OpenAI ha rivelato l’esistenza di uno strumento di sorveglianza cinese basato sull’intelligenza artificiale, progettato per identificare e tracciare in tempo reale i post anti-cinesi pubblicati sulle piattaforme social nei paesi occidentali.
La scoperta è avvenuta quasi per caso: uno degli sviluppatori cinesi del sistema avrebbe utilizzato i modelli di OpenAI per correggere alcuni errori nel codice informatico alla base del software.
La campagna, denominata Peer Review, è stata così identificata dai ricercatori della società guidata da Sam Altman e rappresenta il primo caso documentato di un sistema di sorveglianza di questo tipo costruito con l’ausilio dell’intelligenza artificiale.
“Gli attori delle minacce a volte ci danno un’idea di ciò che stanno facendo in altre parti di Internet attraverso il modo in cui utilizzano i nostri modelli di intelligenza artificiale”, ha dichiarato Ben Nimmo, investigatore principale di OpenAI.
Le autorità cinesi hanno già una lunga esperienza nell’uso di sistemi di monitoraggio digitale, ma il ricorso all’IA per il tracciamento in tempo reale dei contenuti pubblicati sui social occidentali rappresenta un’evoluzione significativa.
Secondo OpenAI, il sistema sarebbe basato su Llama, il modello di intelligenza artificiale open source sviluppato da Meta, che ha condiviso il proprio codice con la comunità di sviluppatori globale.
L’uso dell’IA nella propaganda e nelle truffe online
Nel rapporto pubblicato da OpenAI, l’azienda ha evidenziato anche un’altra operazione condotta dalla Cina, chiamata Sponsored Discontent.
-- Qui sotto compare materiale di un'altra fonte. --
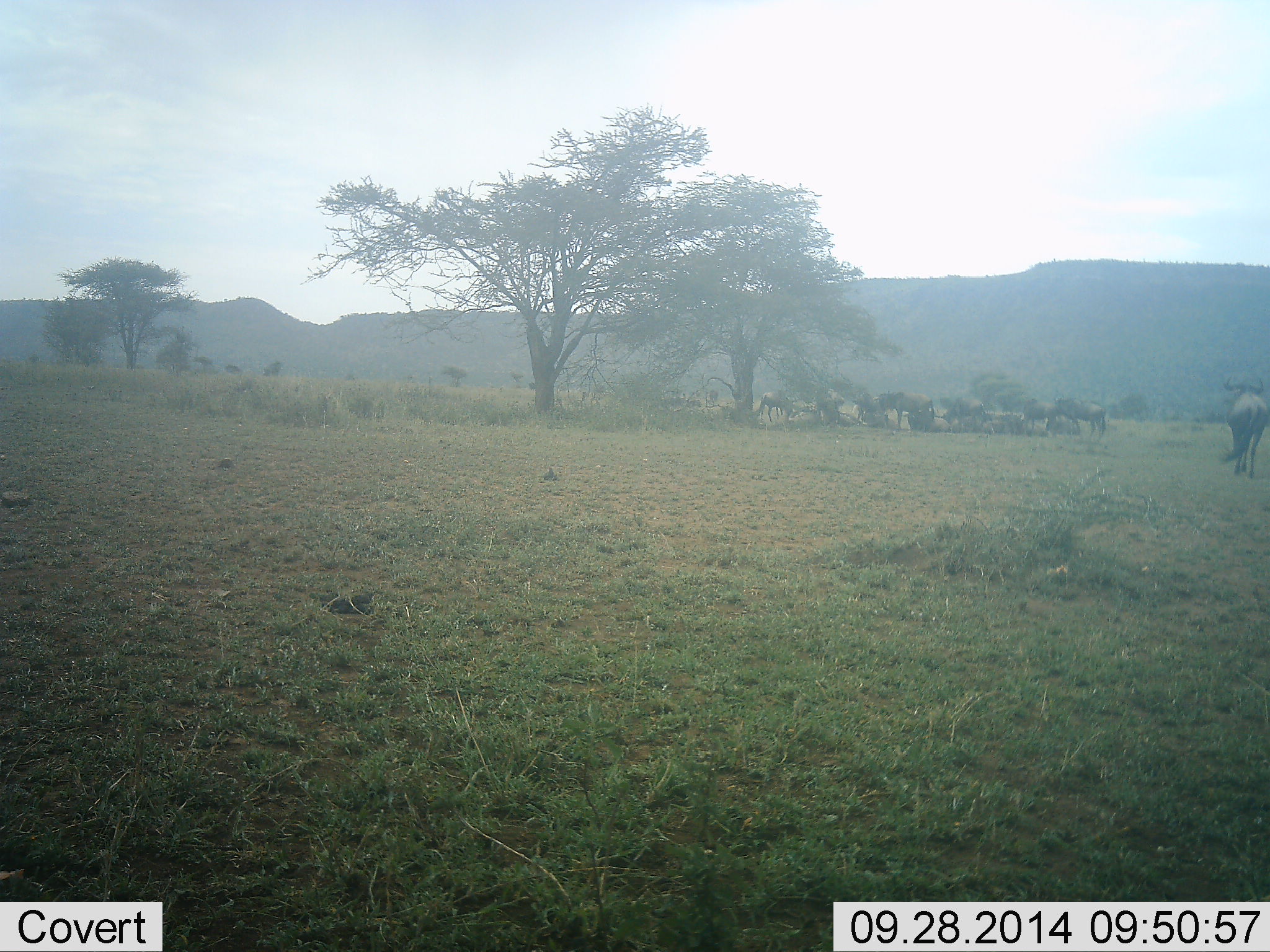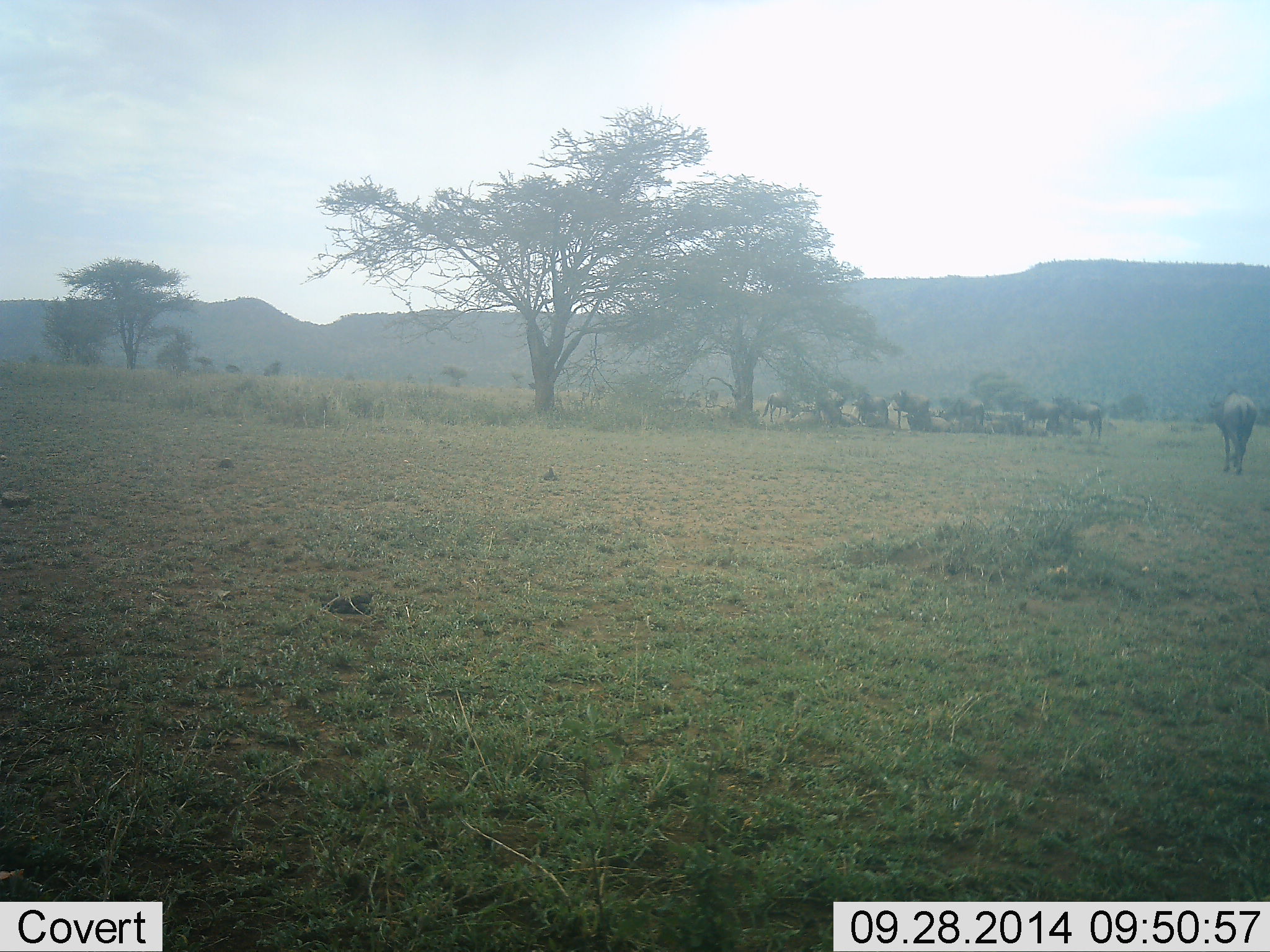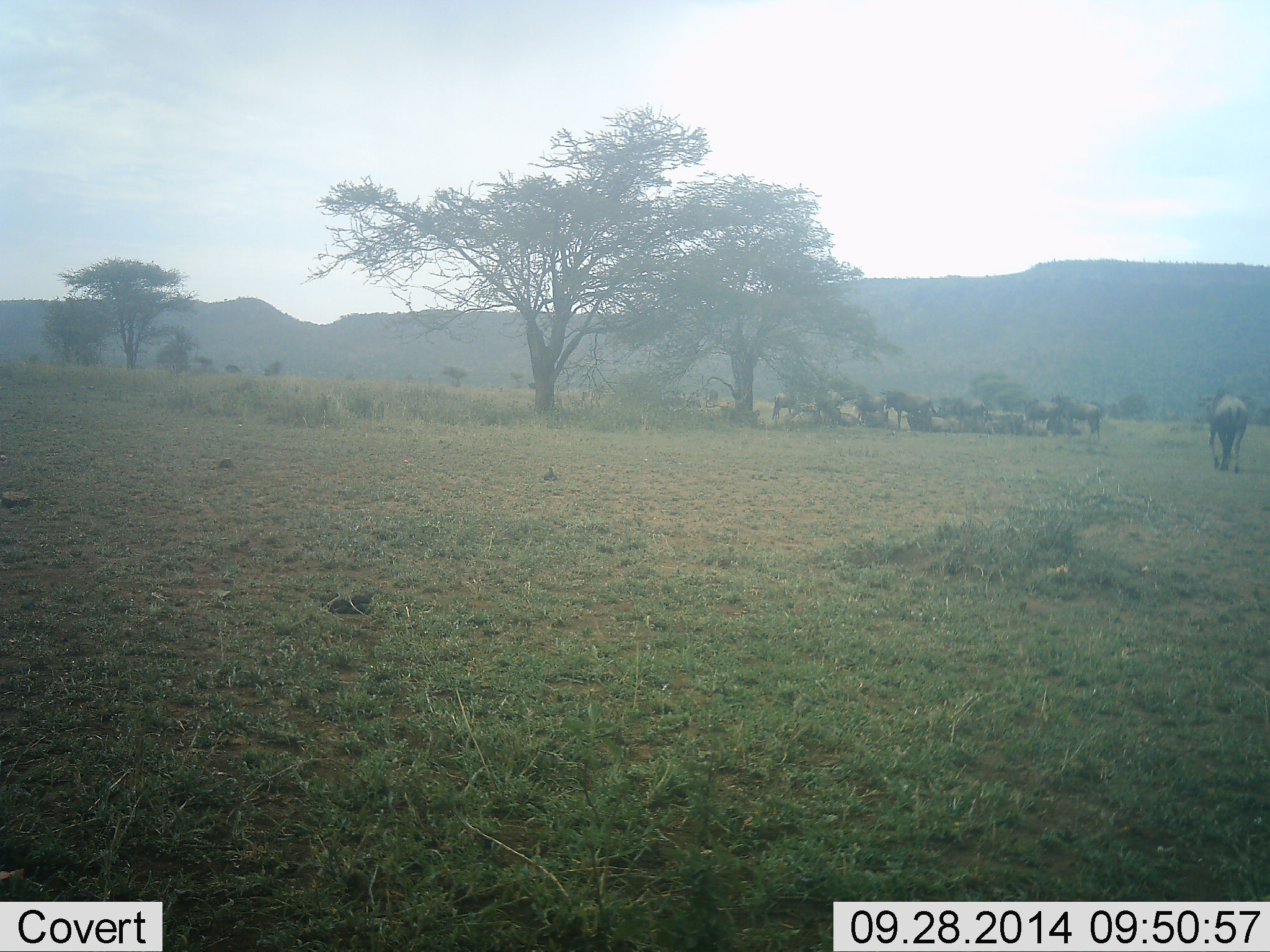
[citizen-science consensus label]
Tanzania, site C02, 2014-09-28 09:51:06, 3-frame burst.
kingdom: Animalia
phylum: Chordata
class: Mammalia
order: Artiodactyla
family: Bovidae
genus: Connochaetes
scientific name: Connochaetes taurinus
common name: blue wildebeest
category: wildebeest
Wildebeest (blue wildebeest) (Connochaetes taurinus), count 11-50. Behavior (volunteer vote fractions): standing 70%, resting 60%, moving 60%, interacting 0%. Young present (vote fraction): 0%. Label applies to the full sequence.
Questa campagna ha sfruttato i modelli linguistici della società per generare contenuti in inglese volti a screditare i dissidenti cinesi.
Inoltre, lo stesso gruppo avrebbe utilizzato l’intelligenza artificiale per tradurre articoli in spagnolo e distribuirli in America Latina, con l’obiettivo di diffondere critiche alla società e alla politica statunitense.
Ma l’uso dell’IA per scopi malevoli non si limita alla propaganda. OpenAI ha individuato anche una rete, con base in Cambogia, che ha impiegato le sue tecnologie per generare e tradurre commenti sui social media con lo scopo di alimentare la truffa nota come pig butchering.
Questo schema fraudolento consiste nel conquistare la fiducia di uomini online per poi coinvolgerli in investimenti finanziari fittizi.
OpenAI e la doppia faccia dell’intelligenza artificiale
La scoperta di OpenAI conferma i timori crescenti sull’uso dell’intelligenza artificiale per scopi di sorveglianza, disinformazione e attività criminali. Ma va ricordato che, così come questa tecnologia può essere sfruttata per monitorare e censurare il dissenso, può anche essere impiegata per individuare e contrastare tali minacce.
L’intelligenza artificiale sta quindi diventando sempre più un campo di battaglia tra chi cerca di sfruttarla per il controllo e la manipolazione e chi la utilizza per smascherare queste operazioni.
“Minacce come queste dimostrano quanto sia fondamentale monitorare l’uso dell’IA e sviluppare strumenti per proteggerci dai suoi abusi”, ha concluso Ben Nimmo.